Page 56 of A Love Most Fatal
“Here.” Vanessa presses a few bullets into the magazine’s sleeve and hands it to me to do the same. It looked easy when she did it, but it hurts my fingers as I try to push metal bullets into their metal case. She loads a second magazine while I finish mine.
“These are .22s.” She holds up one of the little bullets. “They’re not the best, but they’re good to learn with. Could kill someone under the right circumstances.”
I gulp and pluck the bullet from her hand to add it to my now-full case.
“Great. Now put in a magazine and load the gun.”
She makes it sound so easy, and after a moment of messing with it, I guess it is. I have the clip in place and am working on pulling back the hammer when shots fire in the bay next to us making me jump. It’s just Mary shooting a much larger handgun than the one I’m holding, with what looks like a very casual amount of focus on the target in her lane. Her shots slice the center of her paper to bits, nonetheless. Makes it look rather easy.
“This is the safety.” Vanessa points to a little switch where my pointer finger can reach. I slide it down and then back up into place.
Vanessa turns away from me and messes with a couple of buttons on the stall’s wall and suddenly a tall sheet of paper drops down ahead of us. It’s a target with one big striped circle in the middle and four smaller ones at each corner.
“Shoot it,” she says and steps back.
“But I don’t?—”
“Just try,” she says.
I don’t know anything about holding a gun aside from what I’ve seen in video games and movies, but I raise the gun shakily in front of me and take a big breath. There’s nothing inherently scary about this thing. Other than the possibility of blowing up, or misfiring, or any number of possibilities my mind is readily supplying me with right now.
I don’t know where to hold it, but I lift my arms and try to look down the top of the barrel to the target. My eyes have a hard time focusing and I might be going cross eyed, but before I can overthink it more, I pull the trigger.
Nothing happens.
“The safety,” Vanessa says.
Right.
I flick the safety down again, return my arms to their position and pull the trigger before I can work myself up about it.
It’s startling the way my wrist jerks backwards with the recoil on this little gun, and I gasp when a hot piece of metal hits my arm. I almost think I’ve been shot, but when I look down, my skin is unmarred, and I see a little metal case drop to the ground beside me.
“Very natural,” Vanessa says. I hit the paper at least, but just barely. There’s a hole in the white space surrounding the targets, not actually within one. “Now, what did you learn?”

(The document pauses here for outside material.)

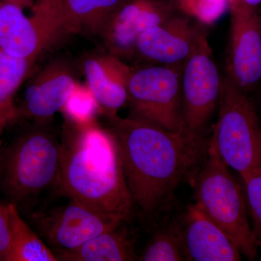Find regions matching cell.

Vanessa is no teacher, but I recognize the pedagogy of the exercise.She’sthe natural.
I swallow and look down at the thing. “I have to tighten my wrist more.”
“Try that.”
I do, locking my wrist so that upon pulling the trigger, it doesn’t get jerked back as much. It works, marginally, and the bullet pierces the paper in the farthest ring of the big target. Not my intention, but at least it’s in a target.
I look back at Vanessa for more instruction and she nods. A couple of bays down, Mary and Leo are firing round after round of shots at their targets. I understand why we need the ear plugs; it sounds like the thunder.
“Hold it up again.”
I do as she says, holding the gun like I had the last two times and look out at the paper. I try not to jump when Vanessa comes up beside me, so close that her mouth is near my ear. Her hands come on my shoulders. “Relax these.”
I inch them away from my ears and can’t help but tighten my abs when her hand ghosts over the front of my shirt.
“Tighten here,” she says. “And stand up straight.”
I follow her directions, adjusting my stance and posture with every firm touch of her fingers on my body. She’s so close that I can feel a hot breath on the bare skin of my neck.
I clear my throat.
“Good,” she says. I’ve got goosebumps up my arms that I pray she cannot see.